The court of appeal reversed the decision, holding in favor of the seller.  The court assumed that (i) the 1999 transaction was a taxable event and (ii) “any tax liability initially fell on [defendant] Carnrite.”  The question addressed by the court of appeal was “whether, under Mexican law, the LLC was obligated to pay taxes on the 1999 transaction.”

In holding for the defendant, the court held that “the Gales did not show that [the seller’s] failure to pay such taxes resulted in a liability for [the limited liability company].”

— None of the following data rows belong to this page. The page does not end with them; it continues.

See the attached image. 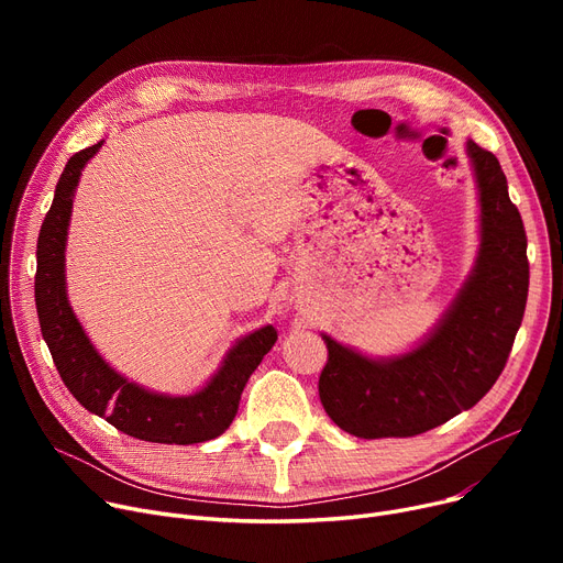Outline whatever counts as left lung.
<instances>
[{
	"mask_svg": "<svg viewBox=\"0 0 563 563\" xmlns=\"http://www.w3.org/2000/svg\"><path fill=\"white\" fill-rule=\"evenodd\" d=\"M465 151L479 191V251L433 331L388 358L321 333L329 361L319 399L351 435L408 438L445 424L475 406L507 365L529 289L527 234L497 157L470 139Z\"/></svg>",
	"mask_w": 563,
	"mask_h": 563,
	"instance_id": "obj_1",
	"label": "left lung"
}]
</instances>
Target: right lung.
<instances>
[{"label": "right lung", "instance_id": "right-lung-1", "mask_svg": "<svg viewBox=\"0 0 563 563\" xmlns=\"http://www.w3.org/2000/svg\"><path fill=\"white\" fill-rule=\"evenodd\" d=\"M102 143L98 141L68 159L41 225L36 246V310L43 340L73 397L118 431L164 445L212 440L234 420L249 376L257 369L264 353L272 351L278 333L272 323H266L240 338L200 390L177 397L139 386L100 356L68 301L66 242L81 170L88 159L96 157Z\"/></svg>", "mask_w": 563, "mask_h": 563}]
</instances>
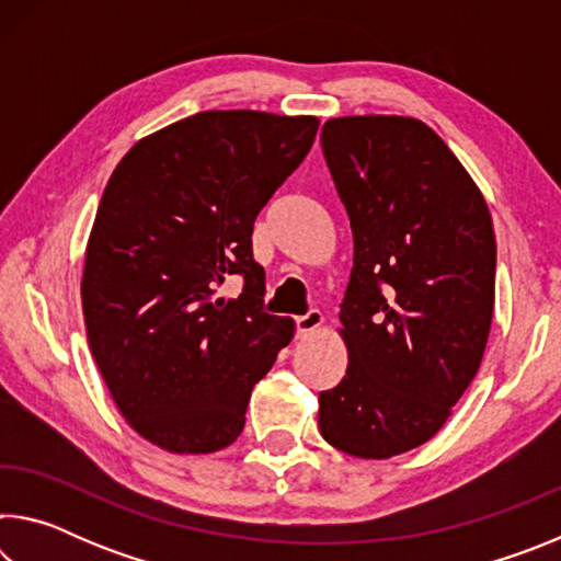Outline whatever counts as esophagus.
<instances>
[{"instance_id":"34e87169","label":"esophagus","mask_w":561,"mask_h":561,"mask_svg":"<svg viewBox=\"0 0 561 561\" xmlns=\"http://www.w3.org/2000/svg\"><path fill=\"white\" fill-rule=\"evenodd\" d=\"M321 324H324V314H321L319 309H311L309 314H304L297 319V336L307 339L314 334L317 329H321Z\"/></svg>"}]
</instances>
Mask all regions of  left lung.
<instances>
[{"instance_id":"left-lung-1","label":"left lung","mask_w":561,"mask_h":561,"mask_svg":"<svg viewBox=\"0 0 561 561\" xmlns=\"http://www.w3.org/2000/svg\"><path fill=\"white\" fill-rule=\"evenodd\" d=\"M321 148L354 232L339 334L341 383L319 396L336 450L386 460L428 443L485 354L495 232L485 197L443 138L411 116H341Z\"/></svg>"}]
</instances>
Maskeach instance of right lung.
<instances>
[{"label":"right lung","mask_w":561,"mask_h":561,"mask_svg":"<svg viewBox=\"0 0 561 561\" xmlns=\"http://www.w3.org/2000/svg\"><path fill=\"white\" fill-rule=\"evenodd\" d=\"M317 130V116L203 111L140 138L113 170L87 244L83 321L113 403L158 448L232 445L291 341L294 321L262 311L252 225ZM230 273L245 289L222 300Z\"/></svg>","instance_id":"add662e5"}]
</instances>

The focus of the appellate decision was whether the individual defendant’s “failure to report or pay taxes on the transfer created a tax liability for [the limited liability company].”  Explained the court, “both under [the experts’] analysis and the language of the [contract] itself, the individual defendants’ failure to pay resulted in a tax liability for the Gales (the buyer), not [the limited liability company].”

The court further explained that, “the warranty provision covered only the tax or other liabilities of the LLC.  [However, limited liability company] was neither the buyer nor the seller in the transaction.  The 1999 transaction altered the ownership of the membership interest of Villa Rayos, but there is no factual or legal basis shown by this record that [the limited liability company, i.e.,] Villa Rayos itself became liable for anything or that it would become liable at the default of others.”

The court added that, “by contrast, in 2005 transfer, [the limited liability company] itself sold the beneficial interest in the fideicomiso to [the new purchaser.  In the disputed transaction], Villa Rayos was the seller.”

The court concluded that, “the seller provided a warranty that the asset being transferred did not itself have any liabilities.  If the act of transferring created liabilities or passed on a pre-existing liability of the seller, that risk was not covered by the warranty.

“A warranty that the buyer was not getting any liabilities of any nature from any source would be a valuable one.  We conclude, though, that this war they did not provides comprehensive protection.  Because Carnrite’s failure to pay taxes for 2000 is the only breach the Gales allege, Carnrite is entitled to judgment on the breach of contract claim.”

The decision seems to apply a narrow interpretation of contract law.  However, it illustrates the thorny tax issues that can arise when trust assets are transferred.